Scrape Government Contract Data from SAM.gov (Opportunities + Details)

May 03, 2026 · tutorial · #python, #sam-gov, #government-contracts, #web-scraping, #requests, #beautifulsoup, #json

SAM.gov is the main US government portal for contract opportunities. If you’re building a market intelligence dataset (opportunity titles, NAICS codes, agencies, due dates, attachments, etc.), you’ll usually need to collect:

search results (lists of opportunities)
detail pages (the full opportunity record)

In this tutorial we’ll build a repeatable dataset builder:

fetch results using a stable search URL pattern (configurable)
paginate
extract opportunity URLs/IDs
fetch + parse details
export clean JSON and CSV

SAM.gov contract opportunities (we’ll crawl results → then details)

Make SAM.gov collection more reliable with ProxiesAPI

Government portals can be slow and rate-limited. ProxiesAPI can help keep long-running opportunity crawls stable when you’re collecting many pages and detail URLs.

Get 1,000 free API calls View pricing

A reality check: SAM.gov has APIs (use them if you can)

Before scraping, check whether your use case can use official APIs.

Scraping is still useful when:

you need fields not exposed in the API
you’re prototyping quickly
you need to validate UI-visible data

But if the API works for your requirements, it’ll be more stable long-term.

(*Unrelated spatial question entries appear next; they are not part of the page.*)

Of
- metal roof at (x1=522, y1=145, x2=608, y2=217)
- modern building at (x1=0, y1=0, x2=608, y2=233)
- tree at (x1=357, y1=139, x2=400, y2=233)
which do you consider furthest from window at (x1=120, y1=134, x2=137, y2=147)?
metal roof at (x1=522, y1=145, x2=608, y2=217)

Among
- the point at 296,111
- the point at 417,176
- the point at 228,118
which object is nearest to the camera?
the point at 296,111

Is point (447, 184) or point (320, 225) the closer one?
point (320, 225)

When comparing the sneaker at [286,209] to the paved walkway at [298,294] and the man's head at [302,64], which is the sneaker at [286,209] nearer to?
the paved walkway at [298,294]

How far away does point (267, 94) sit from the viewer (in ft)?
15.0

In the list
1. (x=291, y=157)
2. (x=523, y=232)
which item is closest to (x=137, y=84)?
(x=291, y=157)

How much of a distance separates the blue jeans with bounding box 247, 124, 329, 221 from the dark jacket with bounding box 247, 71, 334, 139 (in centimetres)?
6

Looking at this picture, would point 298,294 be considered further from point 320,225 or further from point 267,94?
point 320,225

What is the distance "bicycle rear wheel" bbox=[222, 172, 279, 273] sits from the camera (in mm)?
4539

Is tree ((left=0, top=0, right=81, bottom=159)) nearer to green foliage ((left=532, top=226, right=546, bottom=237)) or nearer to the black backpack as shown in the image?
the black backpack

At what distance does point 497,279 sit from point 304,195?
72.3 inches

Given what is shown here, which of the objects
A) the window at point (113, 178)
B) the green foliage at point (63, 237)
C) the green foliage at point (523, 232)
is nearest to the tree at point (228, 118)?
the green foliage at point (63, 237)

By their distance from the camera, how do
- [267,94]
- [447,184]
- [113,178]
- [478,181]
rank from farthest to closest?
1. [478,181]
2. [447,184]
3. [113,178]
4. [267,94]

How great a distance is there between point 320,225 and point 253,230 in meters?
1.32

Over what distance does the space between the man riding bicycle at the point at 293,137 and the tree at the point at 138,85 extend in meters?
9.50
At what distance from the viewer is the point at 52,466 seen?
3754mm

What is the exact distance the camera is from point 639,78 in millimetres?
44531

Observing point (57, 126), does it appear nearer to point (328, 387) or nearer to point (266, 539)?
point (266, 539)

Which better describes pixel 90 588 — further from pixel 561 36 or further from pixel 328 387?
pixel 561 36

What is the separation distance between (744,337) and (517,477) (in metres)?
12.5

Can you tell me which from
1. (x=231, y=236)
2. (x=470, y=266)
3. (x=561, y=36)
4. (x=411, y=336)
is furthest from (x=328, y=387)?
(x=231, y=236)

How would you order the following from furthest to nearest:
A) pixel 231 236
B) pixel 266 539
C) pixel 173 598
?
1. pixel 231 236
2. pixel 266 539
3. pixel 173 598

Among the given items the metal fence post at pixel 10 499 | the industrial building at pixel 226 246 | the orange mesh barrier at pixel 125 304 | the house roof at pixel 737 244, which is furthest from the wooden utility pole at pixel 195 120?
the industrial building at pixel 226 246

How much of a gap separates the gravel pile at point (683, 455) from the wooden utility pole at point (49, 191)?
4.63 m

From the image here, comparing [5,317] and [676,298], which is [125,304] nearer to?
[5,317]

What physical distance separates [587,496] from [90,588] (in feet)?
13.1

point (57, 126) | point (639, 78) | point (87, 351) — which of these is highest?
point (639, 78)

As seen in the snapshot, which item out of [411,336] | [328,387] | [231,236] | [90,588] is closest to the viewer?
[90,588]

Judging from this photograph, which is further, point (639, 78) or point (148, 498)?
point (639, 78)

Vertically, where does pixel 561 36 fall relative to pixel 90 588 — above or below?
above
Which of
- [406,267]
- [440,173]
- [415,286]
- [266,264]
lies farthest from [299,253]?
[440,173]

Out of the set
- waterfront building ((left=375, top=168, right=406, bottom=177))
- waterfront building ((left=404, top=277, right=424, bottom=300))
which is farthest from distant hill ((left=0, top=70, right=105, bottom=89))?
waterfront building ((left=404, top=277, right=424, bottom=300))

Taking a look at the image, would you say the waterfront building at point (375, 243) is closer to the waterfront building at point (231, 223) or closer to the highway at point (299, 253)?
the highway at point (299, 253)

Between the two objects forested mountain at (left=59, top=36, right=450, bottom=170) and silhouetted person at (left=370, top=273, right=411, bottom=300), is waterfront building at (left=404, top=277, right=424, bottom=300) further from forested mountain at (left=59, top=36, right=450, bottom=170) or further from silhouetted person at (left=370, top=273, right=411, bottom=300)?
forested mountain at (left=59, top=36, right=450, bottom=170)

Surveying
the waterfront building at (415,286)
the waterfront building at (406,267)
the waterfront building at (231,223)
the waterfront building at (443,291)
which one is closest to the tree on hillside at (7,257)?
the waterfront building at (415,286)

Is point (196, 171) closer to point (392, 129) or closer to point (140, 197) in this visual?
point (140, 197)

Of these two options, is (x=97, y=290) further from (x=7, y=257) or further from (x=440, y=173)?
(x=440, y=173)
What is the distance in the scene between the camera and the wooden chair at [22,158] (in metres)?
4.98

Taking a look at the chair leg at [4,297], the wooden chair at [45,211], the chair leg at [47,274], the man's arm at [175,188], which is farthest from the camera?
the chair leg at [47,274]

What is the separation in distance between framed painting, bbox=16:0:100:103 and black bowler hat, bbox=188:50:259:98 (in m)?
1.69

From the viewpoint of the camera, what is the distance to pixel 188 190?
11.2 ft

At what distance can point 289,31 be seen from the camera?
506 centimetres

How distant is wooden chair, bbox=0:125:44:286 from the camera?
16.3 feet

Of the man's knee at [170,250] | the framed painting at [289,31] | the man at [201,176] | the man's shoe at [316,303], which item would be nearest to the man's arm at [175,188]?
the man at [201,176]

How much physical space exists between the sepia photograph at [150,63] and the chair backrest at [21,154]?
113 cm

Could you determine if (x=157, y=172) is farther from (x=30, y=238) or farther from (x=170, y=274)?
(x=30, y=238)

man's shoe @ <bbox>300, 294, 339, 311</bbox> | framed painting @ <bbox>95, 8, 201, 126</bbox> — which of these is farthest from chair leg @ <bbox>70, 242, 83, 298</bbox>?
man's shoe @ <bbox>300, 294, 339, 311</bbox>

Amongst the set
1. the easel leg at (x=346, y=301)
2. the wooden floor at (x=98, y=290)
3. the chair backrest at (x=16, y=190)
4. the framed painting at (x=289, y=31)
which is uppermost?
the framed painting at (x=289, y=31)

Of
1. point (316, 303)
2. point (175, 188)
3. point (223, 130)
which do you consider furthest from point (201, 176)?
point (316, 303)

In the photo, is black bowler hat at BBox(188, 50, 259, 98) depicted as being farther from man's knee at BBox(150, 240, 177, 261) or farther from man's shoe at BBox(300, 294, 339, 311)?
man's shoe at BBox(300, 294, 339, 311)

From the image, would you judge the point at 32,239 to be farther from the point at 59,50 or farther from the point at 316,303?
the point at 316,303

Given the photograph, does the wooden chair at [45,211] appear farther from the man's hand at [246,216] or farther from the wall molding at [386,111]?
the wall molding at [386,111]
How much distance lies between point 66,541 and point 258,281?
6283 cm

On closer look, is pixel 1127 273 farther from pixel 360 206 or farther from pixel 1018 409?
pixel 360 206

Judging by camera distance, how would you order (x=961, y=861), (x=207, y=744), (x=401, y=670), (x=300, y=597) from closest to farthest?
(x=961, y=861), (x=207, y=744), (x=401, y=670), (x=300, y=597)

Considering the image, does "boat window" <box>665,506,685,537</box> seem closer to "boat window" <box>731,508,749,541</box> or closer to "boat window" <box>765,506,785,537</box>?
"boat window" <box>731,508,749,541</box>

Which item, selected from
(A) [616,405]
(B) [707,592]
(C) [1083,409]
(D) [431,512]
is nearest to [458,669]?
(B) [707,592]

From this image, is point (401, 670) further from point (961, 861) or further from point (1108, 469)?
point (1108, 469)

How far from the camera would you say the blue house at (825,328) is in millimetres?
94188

This guide focuses on building a scraping pipeline that you can adapt, not on promising permanence.

Setup

python3 -m venv .venv
source .venv/bin/activate
pip install requests beautifulsoup4 lxml tenacity

Step 1: Networking layer (timeouts + retries)

import random
import time
from dataclasses import dataclass

import requests
from tenacity import retry, stop_after_attempt, wait_exponential, retry_if_exception_type

TIMEOUT = (10, 40)

DEFAULT_HEADERS = {
    "User-Agent": (
        "Mozilla/5.0 (Macintosh; Intel Mac OS X 10_15_7) "
        "AppleWebKit/537.36 (KHTML, like Gecko) "
        "Chrome/124.0.0.0 Safari/537.36"
    ),
    "Accept": "text/html,application/xhtml+xml,application/xml;q=0.9,*/*;q=0.8",
    "Accept-Language": "en-US,en;q=0.9",
}


class FetchError(Exception):
    pass


@dataclass
class FetchResult:
    url: str
    status_code: int
    text: str


@retry(
    reraise=True,
    stop=stop_after_attempt(5),
    wait=wait_exponential(multiplier=1, min=1, max=30),
    retry=retry_if_exception_type(FetchError),
)
def fetch_html(session: requests.Session, url: str) -> FetchResult:
    r = session.get(url, headers=DEFAULT_HEADERS, timeout=TIMEOUT)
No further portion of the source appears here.